We'll now try to determine how well the spam filter does on our test set of 1,114 messages. The algorithm will output a classification label for every message in our test set, which we'll be able to compare with the actual label (given by a human).

We can compare the predicted values with the actual values to measure how good our spam filter is with classifying new messages. To make the measurement, we'll use __accuracy__ as a metric.

In [15]:
def classify_test_set(message):

    message = re.sub('\W', ' ', message)
    message = message.lower()
    message = message.split()

    p_spam_given_message = p_spam
    p_ham_given_message = p_ham

    for word in message:
        if word in parameters_spam:
            p_spam_given_message *= parameters_spam[word]
        if word in parameters_ham:
            p_ham_given_message *= parameters_ham[word]

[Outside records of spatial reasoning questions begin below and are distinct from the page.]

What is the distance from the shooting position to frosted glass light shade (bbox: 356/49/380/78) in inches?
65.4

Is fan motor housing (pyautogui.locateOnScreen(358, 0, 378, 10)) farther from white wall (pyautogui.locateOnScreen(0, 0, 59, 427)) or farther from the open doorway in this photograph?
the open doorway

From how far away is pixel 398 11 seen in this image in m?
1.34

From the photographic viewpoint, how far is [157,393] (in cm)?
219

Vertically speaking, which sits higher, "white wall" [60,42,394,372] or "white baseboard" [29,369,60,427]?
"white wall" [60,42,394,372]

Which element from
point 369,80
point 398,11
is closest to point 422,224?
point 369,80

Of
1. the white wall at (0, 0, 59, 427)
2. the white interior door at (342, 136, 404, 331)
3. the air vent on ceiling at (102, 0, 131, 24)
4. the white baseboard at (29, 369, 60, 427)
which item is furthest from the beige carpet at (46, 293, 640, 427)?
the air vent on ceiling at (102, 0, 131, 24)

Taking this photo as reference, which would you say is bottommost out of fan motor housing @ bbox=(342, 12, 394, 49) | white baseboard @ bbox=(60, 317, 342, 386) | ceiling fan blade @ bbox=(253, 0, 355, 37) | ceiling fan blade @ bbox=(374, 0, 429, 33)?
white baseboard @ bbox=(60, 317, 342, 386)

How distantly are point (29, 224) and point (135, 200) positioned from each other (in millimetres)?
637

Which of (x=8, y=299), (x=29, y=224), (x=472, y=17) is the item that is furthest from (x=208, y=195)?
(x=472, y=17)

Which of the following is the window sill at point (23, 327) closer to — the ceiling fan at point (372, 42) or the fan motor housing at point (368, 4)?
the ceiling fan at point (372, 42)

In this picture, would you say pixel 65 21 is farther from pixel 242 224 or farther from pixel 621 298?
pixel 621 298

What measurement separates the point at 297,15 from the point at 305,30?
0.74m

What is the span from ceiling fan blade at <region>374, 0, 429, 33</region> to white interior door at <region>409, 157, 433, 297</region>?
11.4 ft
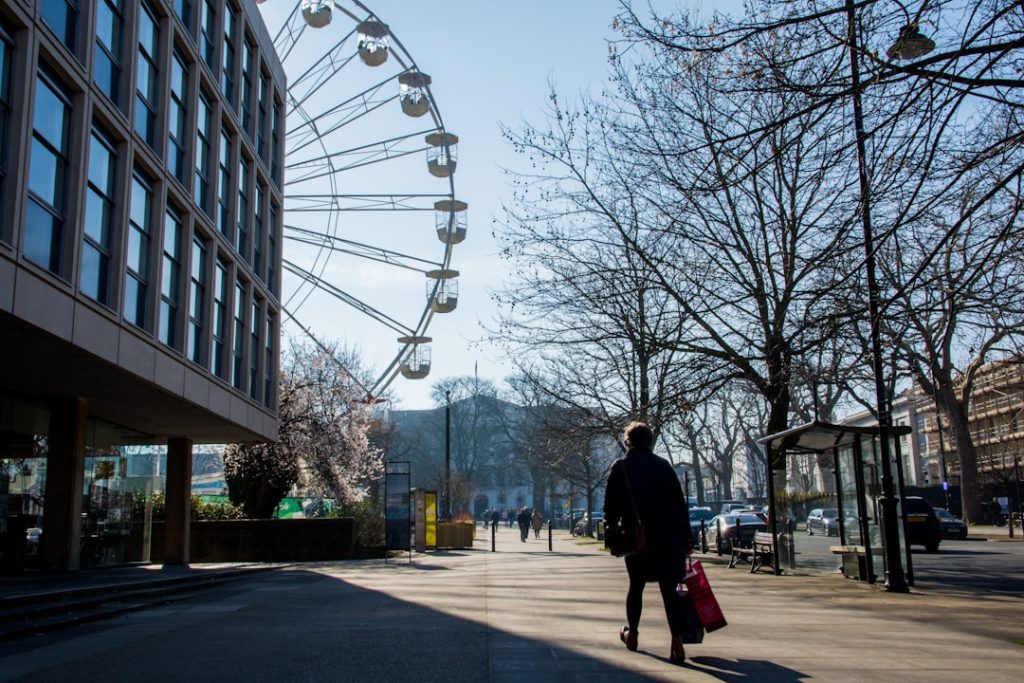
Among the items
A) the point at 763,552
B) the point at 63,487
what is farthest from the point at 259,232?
the point at 763,552

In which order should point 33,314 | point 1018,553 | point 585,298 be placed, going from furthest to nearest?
point 1018,553, point 585,298, point 33,314

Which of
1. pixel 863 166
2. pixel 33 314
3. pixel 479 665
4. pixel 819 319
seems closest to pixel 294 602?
pixel 33 314

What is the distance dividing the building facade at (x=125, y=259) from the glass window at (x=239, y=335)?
63 mm

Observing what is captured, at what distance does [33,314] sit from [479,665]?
32.7 ft

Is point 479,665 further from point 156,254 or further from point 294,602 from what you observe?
point 156,254

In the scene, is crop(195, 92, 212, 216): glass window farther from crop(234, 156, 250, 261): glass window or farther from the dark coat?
the dark coat

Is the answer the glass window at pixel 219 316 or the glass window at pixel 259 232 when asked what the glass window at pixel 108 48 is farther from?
the glass window at pixel 259 232

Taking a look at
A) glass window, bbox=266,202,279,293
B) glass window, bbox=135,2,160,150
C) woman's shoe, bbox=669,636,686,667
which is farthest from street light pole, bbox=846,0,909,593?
glass window, bbox=266,202,279,293

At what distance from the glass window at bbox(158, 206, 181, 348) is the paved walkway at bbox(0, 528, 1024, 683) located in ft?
27.6

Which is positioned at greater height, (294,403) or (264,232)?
(264,232)

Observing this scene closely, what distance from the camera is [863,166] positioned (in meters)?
11.5

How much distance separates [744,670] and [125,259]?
48.0ft

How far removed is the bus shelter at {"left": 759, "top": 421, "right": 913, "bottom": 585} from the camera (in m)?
14.9

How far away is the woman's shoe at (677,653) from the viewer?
6.77 metres
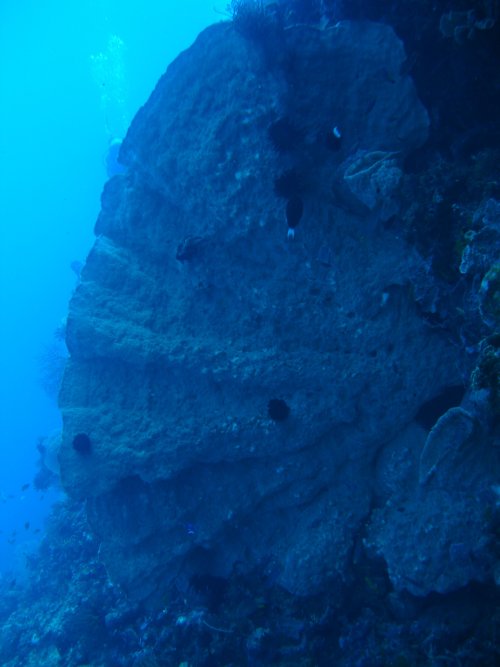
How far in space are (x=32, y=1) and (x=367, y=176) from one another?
149 metres

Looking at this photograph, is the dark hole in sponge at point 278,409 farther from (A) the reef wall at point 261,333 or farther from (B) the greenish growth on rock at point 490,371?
(B) the greenish growth on rock at point 490,371

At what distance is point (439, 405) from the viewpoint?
6477 millimetres

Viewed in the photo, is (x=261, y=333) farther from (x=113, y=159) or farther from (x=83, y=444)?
(x=113, y=159)

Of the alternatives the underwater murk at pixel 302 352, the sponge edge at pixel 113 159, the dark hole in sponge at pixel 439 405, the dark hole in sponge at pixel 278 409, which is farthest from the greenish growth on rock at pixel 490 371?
the sponge edge at pixel 113 159

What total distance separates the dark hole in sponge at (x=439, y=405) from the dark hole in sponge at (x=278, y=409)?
2.18m

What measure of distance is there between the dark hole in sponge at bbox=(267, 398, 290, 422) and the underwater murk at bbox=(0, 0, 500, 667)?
0.06 meters

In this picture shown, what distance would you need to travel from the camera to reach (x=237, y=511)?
26.9 ft

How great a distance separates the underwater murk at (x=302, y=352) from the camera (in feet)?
18.6

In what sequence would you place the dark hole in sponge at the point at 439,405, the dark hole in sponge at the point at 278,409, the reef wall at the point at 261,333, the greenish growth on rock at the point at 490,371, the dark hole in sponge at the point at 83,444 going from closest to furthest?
the greenish growth on rock at the point at 490,371
the dark hole in sponge at the point at 439,405
the reef wall at the point at 261,333
the dark hole in sponge at the point at 278,409
the dark hole in sponge at the point at 83,444

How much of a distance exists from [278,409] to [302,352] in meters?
1.10

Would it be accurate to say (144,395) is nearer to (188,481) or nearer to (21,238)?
(188,481)

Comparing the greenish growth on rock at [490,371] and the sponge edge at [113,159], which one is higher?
the sponge edge at [113,159]

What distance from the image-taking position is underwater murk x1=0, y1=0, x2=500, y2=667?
567 cm

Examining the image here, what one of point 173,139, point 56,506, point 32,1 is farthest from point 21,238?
point 173,139
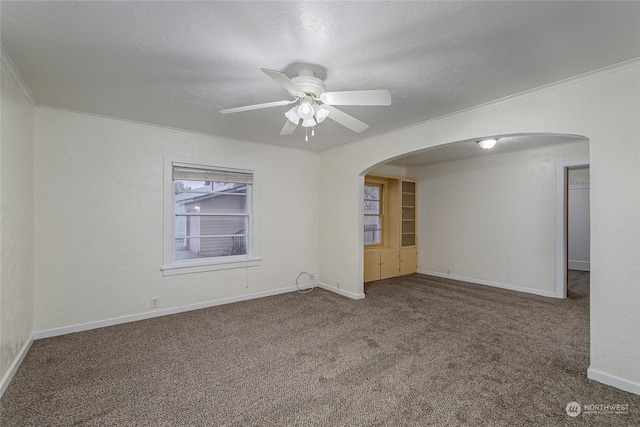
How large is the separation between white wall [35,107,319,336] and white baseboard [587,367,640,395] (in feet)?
12.8

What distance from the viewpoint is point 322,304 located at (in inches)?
163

    if p_ham_given_message > p_spam_given_message:
        return 'ham'
    elif p_spam_given_message > p_ham_given_message:
        return 'spam'
    else:
        return 'needs human classification'

# Test algorithm
test_sms['predicted'] = test_sms['SMS'].apply(classify_test_set)
print(test_sms['predicted'].value_counts())

ham                           967
spam                          145
needs human classification      2
Name: predicted, dtype: int64


In [16]:
# Compute accuracy
correct = 0
total = len(test_sms)

for row in test_sms.itertuples(index=False):
    if row[0] == row[2]:
        correct += 1

accuracy = correct / total

# Outputs
print('Total test values: {}\nCorrect classified values: {}\nIncorrect classified values: {}'.format(total, correct, total - correct))
print('Test accuracy: {}'.format(accuracy))

Total test values: 1114
Correct classified values: 1106
Incorrect classified values: 8
Test accuracy: 0.992818671454219


The accuracy is close to 99.28%, which is really good. Our spam filter looked at 1,114 messages that it hasn't seen in training, and classified 1,106 correctly and 8 incorrectly.